Only 10 to 20 per cent of its contracts need to be renewed annually as they have an average length of around five years. To insulate against inflation, the key contracts also contain an escalator clause which increases the amount paid by 10 per cent annually. This makes F1 very different to other sports companies and teams as its performance is not related to the events on track. It gives it a stable outlook and has driven Topco’s valuation up to $12 billion, according to sources close the company. CVC is the biggest winner.
It acquired F1 in 2006 in a leveraged buyout funded with two loans – $965.6 million from its investment Fund IV and $1.1 billion from the Royal Bank of Scotland. Soon afterwards it got back its loan from a $2.9-billion debt refinancing, but the biggest gains have come over the past three years.
CVC got 2012 off to a bang when Waddell & Reed paid $1.1 billion in January for a 13.9 per cent stake in Topco. There was more good news in May when Topco paid out an $850-million dividend with $420.8 million going to CVC in line with its shareholding which was 49.5 per cent at the time. More acquisitions came later in the month when US money manager BlackRock paid $196 million for a 2.9 per cent stake, followed by the sale of 4.5 per cent for $300 million to Norges, the investment division of Norway’s central bank.

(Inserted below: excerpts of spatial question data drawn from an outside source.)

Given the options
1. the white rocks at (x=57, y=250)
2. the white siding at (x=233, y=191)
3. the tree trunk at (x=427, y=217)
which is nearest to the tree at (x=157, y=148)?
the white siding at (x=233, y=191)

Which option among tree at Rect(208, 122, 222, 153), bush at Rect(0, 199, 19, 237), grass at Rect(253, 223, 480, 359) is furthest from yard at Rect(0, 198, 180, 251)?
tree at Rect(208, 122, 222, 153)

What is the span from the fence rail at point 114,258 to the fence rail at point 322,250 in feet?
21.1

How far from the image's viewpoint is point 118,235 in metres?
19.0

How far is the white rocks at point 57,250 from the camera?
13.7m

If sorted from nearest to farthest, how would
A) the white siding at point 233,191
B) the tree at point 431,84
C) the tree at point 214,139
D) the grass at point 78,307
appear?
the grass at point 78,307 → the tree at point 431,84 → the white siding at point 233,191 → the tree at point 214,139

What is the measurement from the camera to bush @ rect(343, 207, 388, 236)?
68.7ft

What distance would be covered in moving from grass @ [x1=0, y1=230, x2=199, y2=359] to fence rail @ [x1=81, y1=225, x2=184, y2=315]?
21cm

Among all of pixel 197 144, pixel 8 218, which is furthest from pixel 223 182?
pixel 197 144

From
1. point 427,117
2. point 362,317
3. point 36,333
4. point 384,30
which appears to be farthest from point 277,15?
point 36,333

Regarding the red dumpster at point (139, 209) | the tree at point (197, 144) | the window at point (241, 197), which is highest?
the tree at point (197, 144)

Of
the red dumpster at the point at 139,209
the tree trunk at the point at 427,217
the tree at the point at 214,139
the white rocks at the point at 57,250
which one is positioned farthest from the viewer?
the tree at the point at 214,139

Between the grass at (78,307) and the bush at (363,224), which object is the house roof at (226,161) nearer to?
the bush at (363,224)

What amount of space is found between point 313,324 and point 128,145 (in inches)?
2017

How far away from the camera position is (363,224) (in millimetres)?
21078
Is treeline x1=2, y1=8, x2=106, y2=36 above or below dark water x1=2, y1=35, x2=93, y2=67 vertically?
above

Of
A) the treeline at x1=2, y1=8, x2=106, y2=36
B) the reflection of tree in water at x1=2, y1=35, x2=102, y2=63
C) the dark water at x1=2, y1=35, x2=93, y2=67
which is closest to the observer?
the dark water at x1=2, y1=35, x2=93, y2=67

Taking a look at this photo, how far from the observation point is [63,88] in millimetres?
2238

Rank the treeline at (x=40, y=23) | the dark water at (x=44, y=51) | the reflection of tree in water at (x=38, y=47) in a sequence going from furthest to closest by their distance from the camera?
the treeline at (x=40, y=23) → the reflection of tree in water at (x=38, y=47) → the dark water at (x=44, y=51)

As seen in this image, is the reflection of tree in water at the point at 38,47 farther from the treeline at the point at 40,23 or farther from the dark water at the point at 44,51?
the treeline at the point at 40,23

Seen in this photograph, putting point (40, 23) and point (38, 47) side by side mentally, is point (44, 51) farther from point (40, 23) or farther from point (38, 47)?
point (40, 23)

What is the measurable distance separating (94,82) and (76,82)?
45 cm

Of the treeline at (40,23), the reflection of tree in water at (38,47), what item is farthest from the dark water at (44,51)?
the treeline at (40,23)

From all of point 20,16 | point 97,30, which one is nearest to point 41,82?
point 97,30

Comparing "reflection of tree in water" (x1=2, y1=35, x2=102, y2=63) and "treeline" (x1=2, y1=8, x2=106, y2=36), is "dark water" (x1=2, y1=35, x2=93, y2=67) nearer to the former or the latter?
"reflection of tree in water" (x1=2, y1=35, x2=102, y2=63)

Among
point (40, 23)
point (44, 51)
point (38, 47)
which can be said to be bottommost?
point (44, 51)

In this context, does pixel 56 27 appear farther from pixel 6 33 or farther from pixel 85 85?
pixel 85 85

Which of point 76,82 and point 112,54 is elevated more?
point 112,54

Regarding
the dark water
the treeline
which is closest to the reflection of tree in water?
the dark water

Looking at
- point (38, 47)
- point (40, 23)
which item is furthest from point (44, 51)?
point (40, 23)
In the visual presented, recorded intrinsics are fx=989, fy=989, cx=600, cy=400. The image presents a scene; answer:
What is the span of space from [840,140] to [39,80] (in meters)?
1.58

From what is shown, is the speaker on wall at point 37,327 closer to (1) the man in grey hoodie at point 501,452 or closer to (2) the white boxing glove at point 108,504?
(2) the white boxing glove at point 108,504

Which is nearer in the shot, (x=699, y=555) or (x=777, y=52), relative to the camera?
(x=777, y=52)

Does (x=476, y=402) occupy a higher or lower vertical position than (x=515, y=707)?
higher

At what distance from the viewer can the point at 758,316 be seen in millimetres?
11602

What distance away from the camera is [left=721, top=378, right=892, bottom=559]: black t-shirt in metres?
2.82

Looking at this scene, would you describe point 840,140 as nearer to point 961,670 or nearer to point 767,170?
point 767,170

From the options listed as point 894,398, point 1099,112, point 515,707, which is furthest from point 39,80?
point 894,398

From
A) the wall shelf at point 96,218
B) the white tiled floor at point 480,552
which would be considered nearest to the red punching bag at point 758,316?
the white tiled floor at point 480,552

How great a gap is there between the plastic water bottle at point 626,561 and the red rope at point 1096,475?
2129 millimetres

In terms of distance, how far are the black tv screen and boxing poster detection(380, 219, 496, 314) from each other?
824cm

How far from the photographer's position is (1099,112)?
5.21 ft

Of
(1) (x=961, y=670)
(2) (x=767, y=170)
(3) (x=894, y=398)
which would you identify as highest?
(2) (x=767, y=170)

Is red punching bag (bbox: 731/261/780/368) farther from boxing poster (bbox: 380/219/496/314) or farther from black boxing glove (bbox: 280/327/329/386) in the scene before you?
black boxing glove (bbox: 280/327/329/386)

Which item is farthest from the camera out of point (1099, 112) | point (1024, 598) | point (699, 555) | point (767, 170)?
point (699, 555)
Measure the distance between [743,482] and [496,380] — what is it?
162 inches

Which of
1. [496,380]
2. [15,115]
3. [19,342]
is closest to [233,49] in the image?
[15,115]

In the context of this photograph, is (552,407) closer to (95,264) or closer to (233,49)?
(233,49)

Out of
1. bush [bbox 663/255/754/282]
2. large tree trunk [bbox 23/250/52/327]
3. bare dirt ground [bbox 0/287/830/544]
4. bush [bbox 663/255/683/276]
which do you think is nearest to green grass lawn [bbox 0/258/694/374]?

In June 2012, CVC announced that Waddell & Reed had invested a further $500 million which took its stake to 20.9 per cent. Capping off a bumper year, in December 2012, Topco paid out another dividend which this time came to $1.2 billion and was fuelled with income from another debt refinancing. CVC took home $421.1 million in line with its shareholding which had fallen to 35.1 per cent following the stake sales.
Since then CVC has struck gold again as a $332-million dividend was paid out in 2013 with CVC taking $116.2 million as by then it had a 35 per cent stake in Topco. Last year the company’s debt was boosted by $1 billion to $3.5 billion with the proceeds fuelling a pay-out to shareholders. It gave CVC $350 million, bringing its total cash haul from F1 to $4.4 billion.
CVC’s current stake is worth around $4.2 billion, giving it a total of $8.6 billion of cash out and remaining value. For a business which makes its money from cars racing round tracks for two hours 20 times a year, it is an impressive result.